Stop satirising millennials – it isn't compelling fiction
About halfway through Allegro Pastel, the fourth novel by the prize-winning German writer Leif Randt, Jerome, a website designer, is on his sofa kissing Marlene, whom he went to school with, while Tanja, a young novelist who lives in Berlin, is going through a frosty patch with Janis, the tattooed guy she dumped Jerome for. A few months earlier, Jerome and Tanja were having 'slightly melodramatic' sex on the same couch. Soon, they'll exchange some tortured emails about missing each other, drop a pill at a wedding, kiss, and ultimately fail to get back together.
The first of Randt's novels to be translated into English, Allegro Pastel follows the length of Jerome and Tanja's relationship, from early romantic stirrings – they meet at the premier of the webseries adaptation of Tanya's first novel – through to Tanja's sudden, inexplicable aversion to Jerome when he reveals the website he's designed for her on her 30th birthday. This curdling of their desire into awkwardness and regret is a potentially fruitful story. But the question that emerges is: who cares?
For one, Randt doesn't hide how unlikeable his main characters are. Jerome's prejudices are never far from the surface and even Tanja admits her own caprice and vanity. As a narrative gambit, such characters could be interesting if the two weren't so shallowly observed. Tanja's character appears to be based principally on her love of badminton and Decathlon; Jerome's 'inner personality' becomes meaningful when it 'no longer reminded him of the text-to-speech function on his laptop, but sounded more like himself reading an iMessage'.
The writing is also astonishingly poor. Randt frequently squashes his characters' thoughts into clunky logical structures: 'On the one hand… on the other'. Perhaps it's simply an awkward translation – or perhaps it's an attempt to scathingly criticise the ennui of a certain kind of European millennial (an endeavour also made by Vincenzo Latronico with his recently published novel, Perfection.) But such impoverished interiority hardly makes for a compelling read. You wonder why Randt bothered with fiction when a flow chart would do.
And bafflingly, where there are opportunities for emotional texture, Randt instead delivers extraneous information. That includes the width of Jerome's mattress (1.4m-wide, if you're curious), various emojis, and a litany of brand names. Should we care, for instance, that Jerome serves Skyy vodka to Tanja, that Marlene uses an iPhone 8, that Tanja prefers EasyJet to Ryanair, and that they listen to Spotify in a rented Tesla? Brands can work as a shorthand for a type of person: but that's marketing or cultural semiotics, not fiction.

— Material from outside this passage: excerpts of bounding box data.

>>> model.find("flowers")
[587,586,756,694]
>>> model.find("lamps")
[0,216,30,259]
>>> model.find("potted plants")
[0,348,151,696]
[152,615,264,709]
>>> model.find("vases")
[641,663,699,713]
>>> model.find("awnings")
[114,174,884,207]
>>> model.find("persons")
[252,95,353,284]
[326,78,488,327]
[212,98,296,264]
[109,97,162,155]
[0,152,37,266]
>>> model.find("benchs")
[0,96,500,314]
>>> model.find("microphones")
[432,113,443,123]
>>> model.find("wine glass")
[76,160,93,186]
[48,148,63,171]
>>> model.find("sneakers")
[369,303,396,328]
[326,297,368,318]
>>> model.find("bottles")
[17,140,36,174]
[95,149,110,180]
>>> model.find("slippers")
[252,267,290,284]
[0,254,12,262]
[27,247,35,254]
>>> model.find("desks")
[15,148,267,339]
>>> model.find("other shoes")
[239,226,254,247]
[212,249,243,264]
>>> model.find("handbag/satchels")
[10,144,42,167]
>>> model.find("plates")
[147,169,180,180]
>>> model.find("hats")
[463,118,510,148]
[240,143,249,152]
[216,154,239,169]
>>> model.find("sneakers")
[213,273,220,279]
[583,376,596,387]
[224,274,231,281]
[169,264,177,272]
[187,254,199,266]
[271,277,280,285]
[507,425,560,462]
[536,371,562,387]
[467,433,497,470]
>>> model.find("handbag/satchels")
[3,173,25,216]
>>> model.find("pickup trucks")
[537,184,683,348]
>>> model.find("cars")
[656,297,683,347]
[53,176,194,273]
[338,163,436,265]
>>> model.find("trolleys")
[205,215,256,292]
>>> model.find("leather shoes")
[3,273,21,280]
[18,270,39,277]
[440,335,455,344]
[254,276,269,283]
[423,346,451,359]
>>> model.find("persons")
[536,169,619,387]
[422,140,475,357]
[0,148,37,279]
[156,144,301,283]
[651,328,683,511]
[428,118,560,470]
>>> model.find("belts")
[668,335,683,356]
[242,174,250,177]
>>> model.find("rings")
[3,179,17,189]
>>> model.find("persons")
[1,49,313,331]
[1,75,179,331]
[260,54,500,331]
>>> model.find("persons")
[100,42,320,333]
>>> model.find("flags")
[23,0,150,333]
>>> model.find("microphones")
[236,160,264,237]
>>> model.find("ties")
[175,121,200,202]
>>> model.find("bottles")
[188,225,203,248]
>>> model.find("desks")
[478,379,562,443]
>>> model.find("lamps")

I gave Allegro Pastel the benefit of the doubt for longer than usual, mostly because I wondered whether it could really be so bad. Was it actually a sly pastiche or a smart self-parody? Was there a deadpan humour I wasn't quite getting? Unfortunately, Allegro Pastel simply is an empty book about vapid people. Sentences such as: 'Jerome could link most of his personal characteristics to his upbringing,' show that novels can be pitched as 'ironic' and yet still become parodies of themselves.